C’est une bien triste réalité. Et il faut être sourd et aveugle pour ne pas le constater. Les Noirs tunisiens sont relativement « invisibles ». Noyés dans la grande masse de « blancs », on ne les retrouve en grande majorité que dans les cafés ou exhibés comme des « porte-bonheur » dans les mariages. Mais quand il s’agit de postes de responsabilités, ils sont pratiquement relégués au second plan.
Connaissez-vous des ministres, des élus noirs, ou des gens haut placés dans l’administration, l’armée, la police, le commerce ou dans le monde des affaires… ou même, simplement de simples présentateurs à la télévision nationale»? Que nenni !
C’est donc tout naturellement qu’ils sont descendus dans la rue, hier, pour faire entendre leur voix, demander une égalité de droits et proscrire la ségrégation au travail.
Les manifestants sont allés jusqu’à demander une loi antiracisme en Tunisie. Ce qui, malgré la demande de certaines associations, fut ignoré par les textes de la nouvelle Constitution.

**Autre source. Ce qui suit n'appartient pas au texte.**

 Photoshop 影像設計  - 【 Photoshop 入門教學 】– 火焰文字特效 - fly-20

Et pourtant et pourtant !

Dans les rues de Tunis, dans le métro, un peu partout, cette minorité ethnique continue d’être l’objet de toutes sortes de clichés et d’attributs réducteurs.

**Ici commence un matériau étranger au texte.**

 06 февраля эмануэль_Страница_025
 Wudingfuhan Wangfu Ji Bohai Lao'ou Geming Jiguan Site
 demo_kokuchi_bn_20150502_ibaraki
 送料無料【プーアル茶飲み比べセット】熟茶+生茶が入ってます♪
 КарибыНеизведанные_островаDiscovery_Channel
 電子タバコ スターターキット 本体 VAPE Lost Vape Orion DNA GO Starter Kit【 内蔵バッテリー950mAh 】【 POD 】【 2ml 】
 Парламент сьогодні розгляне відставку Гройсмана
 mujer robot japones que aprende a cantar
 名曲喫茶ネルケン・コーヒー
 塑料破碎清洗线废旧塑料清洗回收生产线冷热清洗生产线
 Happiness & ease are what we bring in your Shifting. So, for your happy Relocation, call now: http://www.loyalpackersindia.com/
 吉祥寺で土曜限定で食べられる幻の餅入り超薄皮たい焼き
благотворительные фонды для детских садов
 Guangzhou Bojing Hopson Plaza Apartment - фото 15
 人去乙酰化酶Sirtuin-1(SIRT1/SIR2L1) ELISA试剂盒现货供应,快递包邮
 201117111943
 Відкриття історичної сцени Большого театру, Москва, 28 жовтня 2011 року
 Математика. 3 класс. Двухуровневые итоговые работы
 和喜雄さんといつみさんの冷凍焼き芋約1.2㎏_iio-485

C’est que la persistance de la mentalité, qui fait de tout Noir un « esclave », continue à avoir la peau dure dans nos murs. Il suffit de s’arrêter seulement sur les terminologies.Pratiquement, tous les Noirs se font appeler guiraguira, kahlouch, oucif, sans que cela n’émeuve personne.
Pire même, nombreux sont ceux qui subissent un profond malaise quand ils se retrouvent insultés dans la rue par certaines gens qui, à la moindre incartade, n’hésitent pas à leur lancer à la figure: « yaa massakh ». Ne parlons même pas des enfants qui trouvent un malin plaisir à les arroser de coups de pierres, devant des parents indifférents. Et dire que nous sommes au XXIème siècle …!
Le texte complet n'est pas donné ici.